Хотя бодрость духа во многом является делом врожденного темперамента, она также способна тренироваться и культивироваться, как и любая другая привычка. Мы можем извлечь из жизни лучшее, или мы можем извлечь из нее худшее; и во многом от нас самих зависит, извлечем ли мы из нее радость или страдание. Всегда есть две стороны жизни, на которые мы можем смотреть, в зависимости от нашего выбора — светлая сторона или мрачная. Мы можем применить силу воли, чтобы сделать выбор, и таким образом культивировать привычку быть счастливыми или наоборот. Мы можем поощрять склонность смотреть на светлую сторону вещей, а не на темную. И пока мы видим облако, давайте не будем закрывать глаза на его серебряную подкладку.
Луч в глазах проливает яркость, красоту и радость на жизнь во всех ее фазах. Он светит на холод и согревает его; на страдание и утешает его; на невежество и просвещает его; на печаль и подбадривает ее. Луч в глазах придает блеск интеллекту и делает ярче саму красоту. Без него не чувствуется солнечный свет жизни, цветы цветут напрасно, чудеса неба и земли не видны или не признаются, и творение — лишь унылая, безжизненная, бездушная пустота.

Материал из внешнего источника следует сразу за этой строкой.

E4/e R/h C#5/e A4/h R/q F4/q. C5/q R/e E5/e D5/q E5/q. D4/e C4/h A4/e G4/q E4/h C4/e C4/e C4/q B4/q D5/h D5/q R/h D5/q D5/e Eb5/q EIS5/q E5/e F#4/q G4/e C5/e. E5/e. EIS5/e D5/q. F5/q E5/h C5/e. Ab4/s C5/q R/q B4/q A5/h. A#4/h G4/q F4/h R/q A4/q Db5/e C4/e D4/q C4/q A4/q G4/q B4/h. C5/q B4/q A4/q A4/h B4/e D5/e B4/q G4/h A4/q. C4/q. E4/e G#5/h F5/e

В то время как бодрость духа является великим источником наслаждения в жизни, она также является великим защитником характера. Один современный духовный писатель, отвечая на вопрос: «Как нам преодолеть искушения?», говорит: «Бодрость — это первое, бодрость — это второе, и бодрость — это третье». Она создает лучшую почву для роста добра и добродетели. Она придает яркость сердцу и эластичность духу. Она — спутник милосердия, кормилица терпения, мать мудрости. Она также является лучшим из нравственных и умственных тоников. «Лучшее сердечное средство из всех, — сказал доктор Маршалл Холл одному из своих пациентов, — это бодрость». И Соломон сказал, что «веселое сердце благотворно, как врачевство». Когда к Лютеру однажды обратились за средством против меланхолии, его совет был: «Веселость и мужество — невинная веселость и разумное благородное мужество — лучшее лекарство для молодых людей, да и для стариков тоже; для всех людей против печальных мыслей». Рядом с музыкой, если не перед ней, Лютер любил детей и цветы. У этого великого узловатого человека было сердце, нежное, как у женщины.

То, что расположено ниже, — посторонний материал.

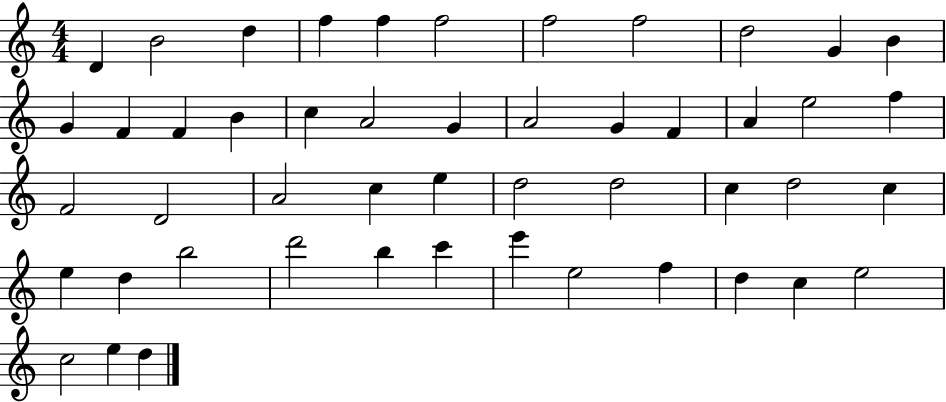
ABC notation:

X:1
T:Untitled
M:4/4
L:1/4
K:C
D B2 d f f f2 f2 f2 d2 G B G F F B c A2 G A2 G F A e2 f F2 D2 A2 c e d2 d2 c d2 c e d b2 d'2 b c' e' e2 f d c e2 c2 e d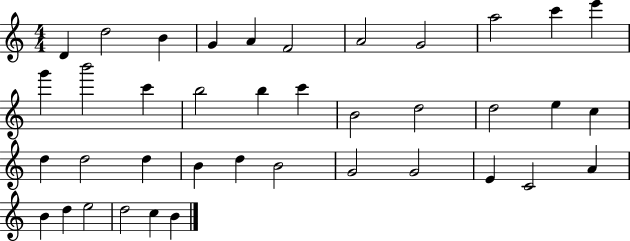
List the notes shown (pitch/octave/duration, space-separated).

D4/q D5/h B4/q G4/q A4/q F4/h A4/h G4/h A5/h C6/q E6/q G6/q B6/h C6/q B5/h B5/q C6/q B4/h D5/h D5/h E5/q C5/q D5/q D5/h D5/q B4/q D5/q B4/h G4/h G4/h E4/q C4/h A4/q B4/q D5/q E5/h D5/h C5/q B4/q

Бодрость также является отличным качеством для повседневной жизни. Ее называют яркой погодой сердца. Она дает гармонию душе и является вечной песней без слов. Она равносильна покою. Она позволяет природе восстановить свои силы; тогда как беспокойство и недовольство ослабляют ее, вызывая постоянный износ. Как это получается, что мы видим таких людей, как лорд Палмерстон, стареющих в упряжке, энергично работающих до самого конца? Главным образом благодаря душевной невозмутимости и привычной бодрости. Они воспитали в себе привычку к выносливости, к тому, чтобы их было нелегко спровоцировать, к тому, чтобы терпеть и проявлять снисходительность, к тому, чтобы слышать резкие и даже несправедливые вещи, сказанные о них, не предаваясь чрезмерному негодованию, и избегать изматывающих, мелочных и самоистязающих забот. Близкий друг лорда Палмерстона, который наблюдал за ним в течение двадцати лет, сказал, что никогда не видел его сердитым, за одним исключением; и это было тогда, когда министерство, ответственное за бедствие в Афганистане, членом которого он был, было несправедливо обвинено своими противниками в лжи, лжесвидетельстве и умышленном искажении государственных документов.